→ Data rows:

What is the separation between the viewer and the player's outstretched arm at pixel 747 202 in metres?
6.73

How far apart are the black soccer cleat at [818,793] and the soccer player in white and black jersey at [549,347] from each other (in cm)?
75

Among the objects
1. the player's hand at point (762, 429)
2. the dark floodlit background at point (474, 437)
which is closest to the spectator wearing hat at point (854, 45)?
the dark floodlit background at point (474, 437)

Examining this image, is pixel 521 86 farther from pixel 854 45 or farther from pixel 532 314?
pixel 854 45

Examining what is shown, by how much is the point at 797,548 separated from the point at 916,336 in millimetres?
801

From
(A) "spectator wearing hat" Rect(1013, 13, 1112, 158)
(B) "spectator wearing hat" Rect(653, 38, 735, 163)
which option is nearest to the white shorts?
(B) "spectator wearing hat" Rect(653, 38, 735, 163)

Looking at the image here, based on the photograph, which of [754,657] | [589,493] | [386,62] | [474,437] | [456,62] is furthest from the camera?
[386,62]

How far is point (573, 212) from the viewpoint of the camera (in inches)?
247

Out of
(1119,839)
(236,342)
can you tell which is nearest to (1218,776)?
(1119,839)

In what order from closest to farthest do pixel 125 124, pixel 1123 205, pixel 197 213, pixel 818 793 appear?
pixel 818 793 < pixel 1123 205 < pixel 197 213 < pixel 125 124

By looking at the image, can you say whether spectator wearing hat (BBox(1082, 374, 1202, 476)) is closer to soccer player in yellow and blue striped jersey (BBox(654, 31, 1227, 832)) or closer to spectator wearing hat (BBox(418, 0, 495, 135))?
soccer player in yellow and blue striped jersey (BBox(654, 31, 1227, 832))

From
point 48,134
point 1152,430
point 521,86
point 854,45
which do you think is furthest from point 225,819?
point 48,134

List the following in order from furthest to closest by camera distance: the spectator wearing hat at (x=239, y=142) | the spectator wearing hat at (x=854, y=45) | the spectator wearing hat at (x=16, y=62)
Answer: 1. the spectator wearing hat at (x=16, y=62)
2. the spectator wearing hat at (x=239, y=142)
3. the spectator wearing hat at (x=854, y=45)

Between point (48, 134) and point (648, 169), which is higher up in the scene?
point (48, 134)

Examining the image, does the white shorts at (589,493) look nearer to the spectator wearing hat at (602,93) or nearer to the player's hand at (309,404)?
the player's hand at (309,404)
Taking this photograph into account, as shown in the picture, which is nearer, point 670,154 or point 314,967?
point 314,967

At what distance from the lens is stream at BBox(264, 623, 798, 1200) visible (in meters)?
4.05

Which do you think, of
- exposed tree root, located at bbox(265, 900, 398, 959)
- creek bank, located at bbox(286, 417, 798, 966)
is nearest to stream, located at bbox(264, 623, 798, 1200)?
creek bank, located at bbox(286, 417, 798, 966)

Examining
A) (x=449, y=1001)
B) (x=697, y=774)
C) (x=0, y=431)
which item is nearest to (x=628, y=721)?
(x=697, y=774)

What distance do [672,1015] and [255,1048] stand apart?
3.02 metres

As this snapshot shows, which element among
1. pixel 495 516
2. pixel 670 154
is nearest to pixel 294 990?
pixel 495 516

→ What you should do:
Rewrite the stretch of entries above, from the line containing "Examining the image, does" through the last line, as a Markdown table with the columns Row and Line, numbering each line and omitting blank lines.

→ Result for this task:
| Row | Line |
|---|---|
| 1 | Examining the image, does the white shorts at (589,493) look nearer to the spectator wearing hat at (602,93) or nearer to the player's hand at (309,404)? |
| 2 | the player's hand at (309,404) |
| 3 | Taking this photograph into account, as shown in the picture, which is nearer, point 670,154 or point 314,967? |
| 4 | point 314,967 |
| 5 | At what distance from the lens is stream at BBox(264, 623, 798, 1200) visible (in meters)? |
| 6 | 4.05 |
| 7 | Which do you think, of |
| 8 | - exposed tree root, located at bbox(265, 900, 398, 959) |
| 9 | - creek bank, located at bbox(286, 417, 798, 966) |
| 10 | is nearest to stream, located at bbox(264, 623, 798, 1200)? |
| 11 | creek bank, located at bbox(286, 417, 798, 966) |
| 12 | Examining |
| 13 | A) (x=449, y=1001) |
| 14 | B) (x=697, y=774) |
| 15 | C) (x=0, y=431) |
| 16 | which item is nearest to (x=628, y=721)? |
| 17 | (x=697, y=774) |
| 18 | What distance do [672,1015] and [255,1048] stand apart? |
| 19 | 3.02 metres |
| 20 | As this snapshot shows, which element among |
| 21 | 1. pixel 495 516 |
| 22 | 2. pixel 670 154 |
| 23 | is nearest to pixel 294 990? |
| 24 | pixel 495 516 |